Choosing the best multiple regression model

1/10/2020

Intro

Howdy! I'm Professor Curtis of Aspire Mountain Academy here with more statistics homework help. Today we're going to learn how to choose the best multiple regression model. Here's our problem statement. The accompanying table shows results from regressions performed on data from a random sample of 21 cars. The response variable is CITY (fuel consumption in miles per gallon). The predictor variables are WT (weight in pounds), DISP (engine displacement in liters) and HWY (highway fuel consumption in miles per gallon). If only one predictor variable is used to predict the CITY fuel consumption, which single variable is best and why?

Solution

OK, to solve this problem, we first need to take a look here at the table of regression equations that we have to select from. And if you notice we've got all sorts of different options here, but the ones that are going to be used are the ones here at the bottom that have only one predictor variable in them, because here in the problem statement we're only looking at the ones that have one predictor variable.

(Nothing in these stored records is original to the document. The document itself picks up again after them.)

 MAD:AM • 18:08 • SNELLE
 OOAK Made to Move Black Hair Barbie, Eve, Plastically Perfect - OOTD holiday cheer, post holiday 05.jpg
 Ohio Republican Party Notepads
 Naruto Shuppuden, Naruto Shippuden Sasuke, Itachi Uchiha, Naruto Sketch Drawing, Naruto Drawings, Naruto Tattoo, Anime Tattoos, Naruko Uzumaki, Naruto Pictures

So to predict the best model, we're going to have to balance out optimum values for three different items here. The first is the P-value, the second is the adjusted R-squared value, and the third is the number of variables. The number of variables has already been taken care of for us from the restriction here in the problem statement. So all we have to do then is balance [the] P-value and adjusted R-squared value for the three possibilities here that have only one predictor variable.

Well, all of the equations have the same P-value, and it's the best P-value you could possibly have — zero. So we can't use the P-value to make a determination of which model is the best. So we have to look to [the] adjusted R-squared value. And the reason why you want to use the adjusted R-squared value and not the R-squared value is because the adjusted R-squared value is adjusted for the differing numbers of variables in the different models. That tends not to be a big deal with what we're looking at here because we're restricted to just one predictor variable. But normally you don't have that restriction. And so looking at the adjusted R-squared value is always preferred over the R-squared value.

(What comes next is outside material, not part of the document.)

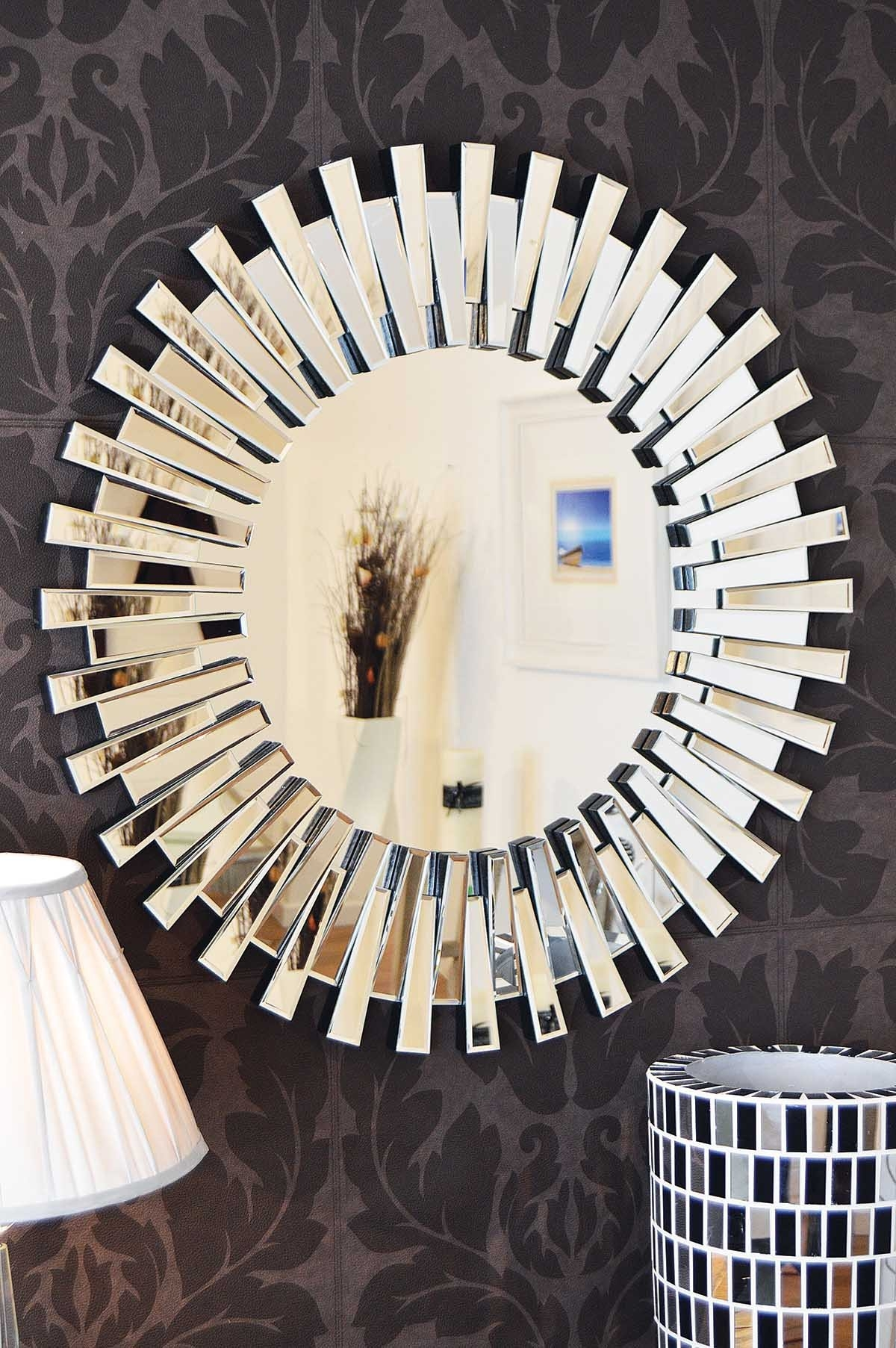Venetianframeless Mirrors Category With Round Venetian Mirror (Image 15 of 15)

So here we've got 0.696, 0.64 --- these are kind of in the same ballpark. And then right here, 0.92 --- [a] much better adjusted R-squared value for this last model here. So this is the one that we're going to select. It has the best combination of a small P-value, which is zero, and a large adjusted R-squared value, which you can see there in the table [is] 0.92. Good job!

And that's how we do it at Aspire Mountain Academy. Be sure to leave your comments below and let us know how good a job we did or how we can improve. And if your stats teacher is boring or just doesn't want to help you learn stats, go to aspiremountainacademy.com where you can learn more about accessing our lecture videos or provide feedback on what you'd like to see. Thanks for watching! We'll see you in the next video.

1 Comment

Ana Carol link

5/1/2023 09:42:53 am

Great explanation on how to choose the best multiple regression model based on P-value and adjusted R-squared value! Just out of curiosity, what would be the recommended approach to select the best model if all the adjusted R-squared values were similar?